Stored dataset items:
= = = =

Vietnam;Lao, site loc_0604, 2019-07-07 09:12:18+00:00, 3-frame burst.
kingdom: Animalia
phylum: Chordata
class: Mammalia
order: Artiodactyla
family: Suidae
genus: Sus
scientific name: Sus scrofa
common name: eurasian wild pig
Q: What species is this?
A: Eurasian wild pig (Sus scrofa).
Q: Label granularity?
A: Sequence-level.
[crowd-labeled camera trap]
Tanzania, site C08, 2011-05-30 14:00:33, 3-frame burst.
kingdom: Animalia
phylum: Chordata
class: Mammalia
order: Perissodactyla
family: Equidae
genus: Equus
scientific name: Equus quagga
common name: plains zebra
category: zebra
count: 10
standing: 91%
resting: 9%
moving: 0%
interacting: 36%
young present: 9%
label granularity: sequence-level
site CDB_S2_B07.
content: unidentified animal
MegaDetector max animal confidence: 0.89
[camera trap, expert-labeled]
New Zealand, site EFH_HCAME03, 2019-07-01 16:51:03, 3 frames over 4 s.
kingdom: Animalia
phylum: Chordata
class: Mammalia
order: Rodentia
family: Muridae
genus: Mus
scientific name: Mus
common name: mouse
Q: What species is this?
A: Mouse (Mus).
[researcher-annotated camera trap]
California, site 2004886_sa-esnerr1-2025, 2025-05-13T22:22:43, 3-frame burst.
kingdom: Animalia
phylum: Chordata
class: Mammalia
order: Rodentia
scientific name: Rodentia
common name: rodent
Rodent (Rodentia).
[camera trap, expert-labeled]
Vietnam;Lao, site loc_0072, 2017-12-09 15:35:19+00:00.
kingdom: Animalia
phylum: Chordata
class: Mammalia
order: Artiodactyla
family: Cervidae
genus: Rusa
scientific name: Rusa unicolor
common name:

= = = =

The answer must be an exact copy of the lines from the one containing "standing: 91%" through the last line of the records, both included.

standing: 91%
resting: 9%
moving: 0%
interacting: 36%
young present: 9%
label granularity: sequence-level
site CDB_S2_B07.
content: unidentified animal
MegaDetector max animal confidence: 0.89
[camera trap, expert-labeled]
New Zealand, site EFH_HCAME03, 2019-07-01 16:51:03, 3 frames over 4 s.
kingdom: Animalia
phylum: Chordata
class: Mammalia
order: Rodentia
family: Muridae
genus: Mus
scientific name: Mus
common name: mouse
Q: What species is this?
A: Mouse (Mus).
[researcher-annotated camera trap]
California, site 2004886_sa-esnerr1-2025, 2025-05-13T22:22:43, 3-frame burst.
kingdom: Animalia
phylum: Chordata
class: Mammalia
order: Rodentia
scientific name: Rodentia
common name: rodent
Rodent (Rodentia).
[camera trap, expert-labeled]
Vietnam;Lao, site loc_0072, 2017-12-09 15:35:19+00:00.
kingdom: Animalia
phylum: Chordata
class: Mammalia
order: Artiodactyla
family: Cervidae
genus: Rusa
scientific name: Rusa unicolor
common name:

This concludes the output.